Entrevista: Daniel Galera

Nascido em São Paulo, o escritor e tradutor literário Daniel Galera cresceu, formou-se e atualmente reside em Porto Alegre, onde continua a trabalhar com traduções e no desenvolvimento de seu novo romance, ainda sem data prevista de lançamento, além de publicar resenhas, ensaios e reportagens e manter sua presença na internet, com  seu tumblr  e twitter. Foi autor precursor na utilização da web para publicar e divulgar seus escritos - e ainda mantém disponível gratuitamente, em seu site pessoal, sua primeira publicação, o livro de contos Dentes Guardados.
Conversamos com o escritor sobre o processo de criação, como foi trabalhar em conjunto com Rafael Coutinho na produção da graphic novel Cachalote e sobre a tradução de livros escritos em língua inglesa.

CLL - Teu último volume publicado, Cachalote (2010), foi uma graphic novel, estilo de HQ que tem ganhado espaço recentemente na produção nacional, desenvolvida em conjunto com Rafael Coutinho. Além das facilidades e dificuldades encontradas numa exposição narrativa auxiliada por ilustrações, quais foram os desafios para um escritor já habituado a trabalhar com tramas expressas apenas por palavras quando passa a trabalhar em conjunto com outro artista numa graphic novel? Houve alguma outra graphic novel que influenciou o modo de contar a história em Cachalote?

A Cachalote foi possível porque houve um grande entrosamento criativo entre eu e o Rafael Coutinho, desenhista do livro. Na verdade, criamos as histórias e personagens em conjunto e ele palpitou no roteiro tanto quanto eu palpitei nos desenhos. Sem essa afinidade acho que teria sido bem mais difícil pra mim fazer um roteiro de HQ. Eu sempre li muitos quadrinhos e tinha uma base de roteiro, mas o Rafa me ensinou muita coisa. A gente se inspirou muito nos quadrinhos europeus adultos, que têm uma veia mais silenciosa e poética, e também em certos filmes e discos. E na hora de escrever tentei incorporar a imagem no processo criativo. Normalmente eu preciso me preocupar em como descrever as coisas, mas com HQs a gente também tem que pensar em como as coisas serão desenhadas e descrever com isso em mente. Foi estimulante, gostei de fazer.

CLL  - Como surge, para ti, a ideia inicial que gera a narrativa de um livro? Precisas de algum ambiente isolado para desenvolver a história ou situações vivenciadas e/ou relatadas ajudam na construção da trama?
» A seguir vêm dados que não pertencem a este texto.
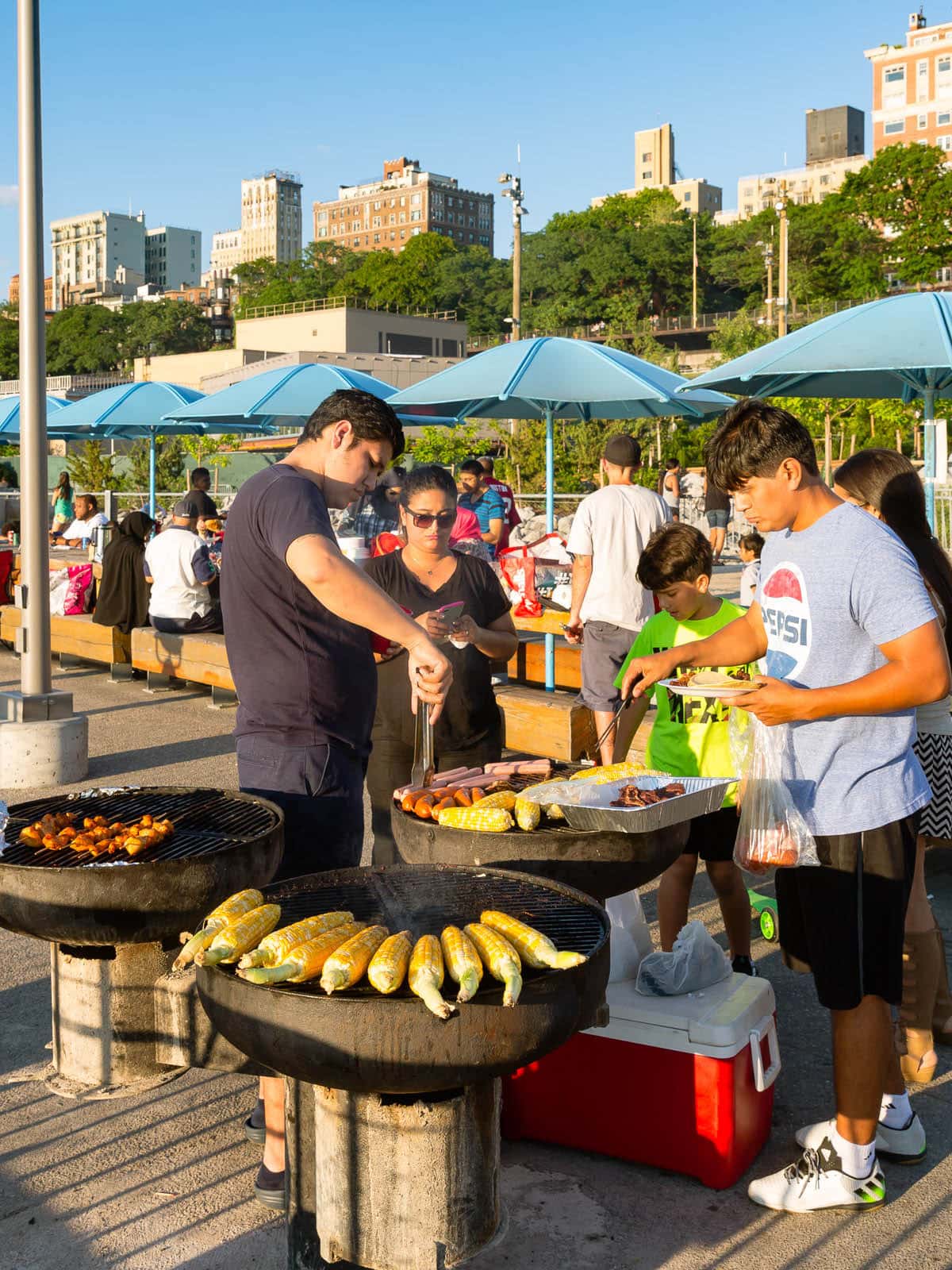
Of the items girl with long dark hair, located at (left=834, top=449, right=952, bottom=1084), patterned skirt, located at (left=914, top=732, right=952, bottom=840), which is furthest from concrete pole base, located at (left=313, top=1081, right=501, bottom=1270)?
patterned skirt, located at (left=914, top=732, right=952, bottom=840)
As histórias nascem de um processo cumulativo que acontece na minha imaginação e combina experiênca pessoal, outras leituras, impressões do mundo, histórias que escuto ou testemunho, questionamentos íntimos ou intelectuais. De vez em quando uma dessas histórias vai ficando, ganhando corpo, e eu percebo que há algo ali a ser elaborado e talvez narrado. Sinto que há significado potencial naquela ideia específica. E de repente eu tenho um projeto para um conto ou um romance. Minhas ideias quase nunca surgem de uma decisão de escrever algo. Pelo contrário, a escrita é a resposta a um processo que acontece sozinho e está ligado à minha maneira essencial de me relacionar com o mundo. É irrelevante se estou isolado ou não. O isolamento só pode ser necessário na hora do trabalho da escrita propriamente dita, por uma questão de concentração e foco.
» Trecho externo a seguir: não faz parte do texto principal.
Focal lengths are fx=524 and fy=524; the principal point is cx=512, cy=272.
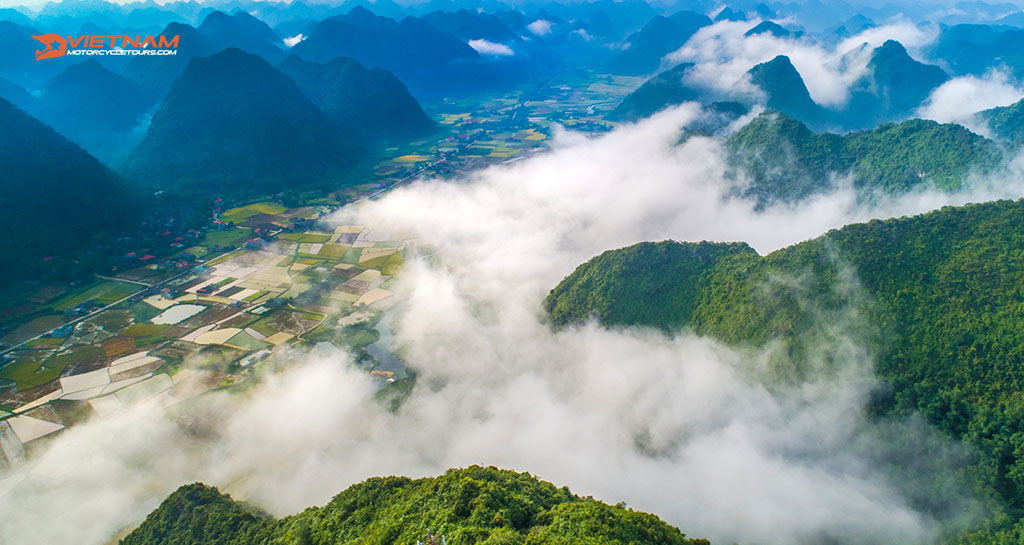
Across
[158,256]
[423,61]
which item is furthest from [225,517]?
[423,61]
CLL - Enquanto estás escrevendo um livro, já tens o direcionamento da história pronto, programado até o final? Durante a escrita, já fizeste alguma alteração na trama que acabou por contribuir para a direção da narrativa?

Gosto de trabalhar com um esboço completo da história. Procuro ter a trama toda imaginada e rascunhada antes de mergulhar na escrita de um romance. É claro que no processo de escrita o planejamento costuma ser bastante modificado. Ideias novas vão surgindo e coisas que pareciam boas na imaginação ficam ridículas quando colocadas no papel. É preciso planejar para começar, mas a história ganha vida ao ser escrita. Os dois momentos são igualmente importantes para o resultado final.

CLL - Já traduziste diversos livros do inglês para o português. Achas que a literatura contemporânea de língua inglesa recebe a devida atenção do público leitor brasileiro? Existe algum livro, ainda não traduzido para o português, que tenhas lido em inglês e desejado traduzir?

A literatura de língua inglesa recebe bastante atenção, sim. Além de ser o idioma dominante do mundo ocidental, os países de língua inglesa têm tradições literárias muito fortes que se mantêm relevantes e se reinventam. E um livro que eu adoraria traduzir e nunca foi publicado no Brasil é o Suttree, do Cormac McCarthy. Seria um desafio enorme, mas gosto tanto do romance que encararia com entusiasmo.